Understanding the challenge of AI training
Our most pressing milestone, to have a comprihensive data set of all ordinance used in the invasion of Ukraine. But what data…
Our main focus and what we understand will be the quickest ‘win and ‘needed’ deployable, our Object Recognition system.
This module runs inference on a RGB lvideo feed from our UAS’s downward facing camera, classifying each object with a probable match to known ordinance, an accurate location and an image of the local area is added to our central database and the operators mobile device.
To achieve this development track, we need data.

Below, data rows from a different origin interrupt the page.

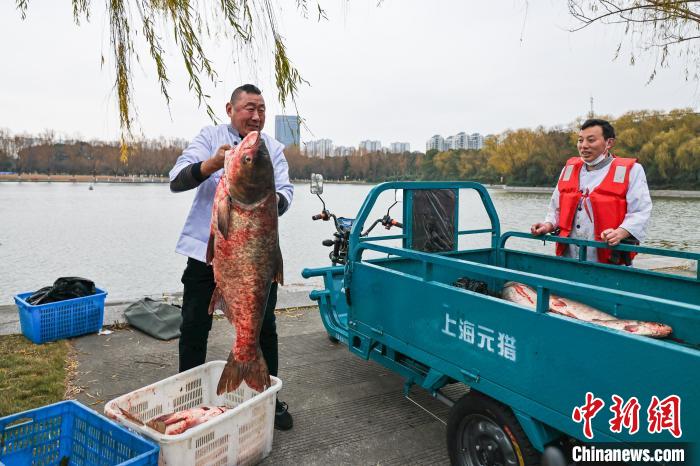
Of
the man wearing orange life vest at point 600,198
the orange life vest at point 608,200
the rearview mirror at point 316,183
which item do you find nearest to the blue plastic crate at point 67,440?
the rearview mirror at point 316,183

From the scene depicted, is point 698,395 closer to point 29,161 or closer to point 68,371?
point 68,371

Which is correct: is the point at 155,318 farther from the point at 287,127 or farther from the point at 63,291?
the point at 287,127

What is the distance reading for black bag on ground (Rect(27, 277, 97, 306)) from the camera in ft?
16.9

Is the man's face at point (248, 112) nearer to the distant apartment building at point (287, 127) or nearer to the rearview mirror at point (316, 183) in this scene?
the distant apartment building at point (287, 127)

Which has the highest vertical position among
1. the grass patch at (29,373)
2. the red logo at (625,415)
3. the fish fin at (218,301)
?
the fish fin at (218,301)

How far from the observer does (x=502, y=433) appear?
243 cm

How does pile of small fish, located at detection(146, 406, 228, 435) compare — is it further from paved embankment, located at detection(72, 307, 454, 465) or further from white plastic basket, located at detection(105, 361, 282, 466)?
paved embankment, located at detection(72, 307, 454, 465)

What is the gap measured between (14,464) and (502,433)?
243 cm

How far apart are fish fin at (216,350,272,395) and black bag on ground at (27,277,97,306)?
3.53 meters

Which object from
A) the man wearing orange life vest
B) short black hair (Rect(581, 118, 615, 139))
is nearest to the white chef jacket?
the man wearing orange life vest

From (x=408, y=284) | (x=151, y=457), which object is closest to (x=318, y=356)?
(x=408, y=284)

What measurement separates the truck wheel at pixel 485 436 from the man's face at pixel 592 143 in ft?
8.37

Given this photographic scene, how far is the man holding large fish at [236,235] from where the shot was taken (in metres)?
2.32

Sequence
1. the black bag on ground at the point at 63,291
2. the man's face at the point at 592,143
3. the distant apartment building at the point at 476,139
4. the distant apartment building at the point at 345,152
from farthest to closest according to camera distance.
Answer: the distant apartment building at the point at 476,139 → the distant apartment building at the point at 345,152 → the black bag on ground at the point at 63,291 → the man's face at the point at 592,143
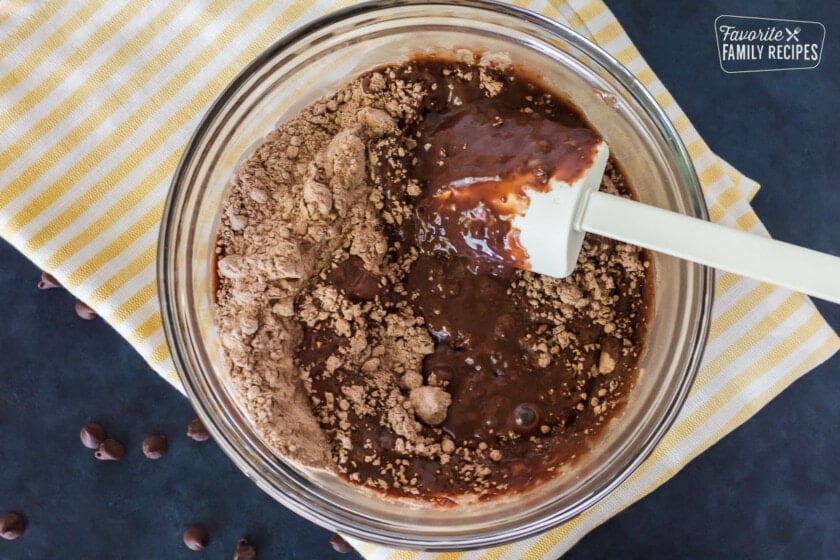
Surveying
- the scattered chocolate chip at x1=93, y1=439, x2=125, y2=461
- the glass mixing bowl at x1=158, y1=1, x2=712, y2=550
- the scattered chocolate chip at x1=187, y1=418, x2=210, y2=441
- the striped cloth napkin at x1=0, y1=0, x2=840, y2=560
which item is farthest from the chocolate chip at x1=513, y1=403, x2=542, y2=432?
the scattered chocolate chip at x1=93, y1=439, x2=125, y2=461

Each type of ordinance (mine/classification) needs to be trained into the object recognition model. To be able to train we need on average 1000 images per object, each images needs to be diverse, have a different setting/background but always from a top down point of view, 2 -10M above the ground. Collecting these images is no mean feat, this requires access to a library of physical ordinance and the ability to place these in diverse settings.
The physical method for taking the images is simple, with a DJI Mini 3 Pro or other consumer Drone, fly over the object, place camera downward and snap an image, move the object to a new setting and repeat and move location as needed. This is time consuming and requires the objects which must be decommissioned before handling. The challenge, the library.
Communicating with many key stakeholders and organisations across the land mine removal community, it’s our conclusion that non have such a library or data sets of this capacity, though all desperately need. This is our current operation, obtain and opensource for all.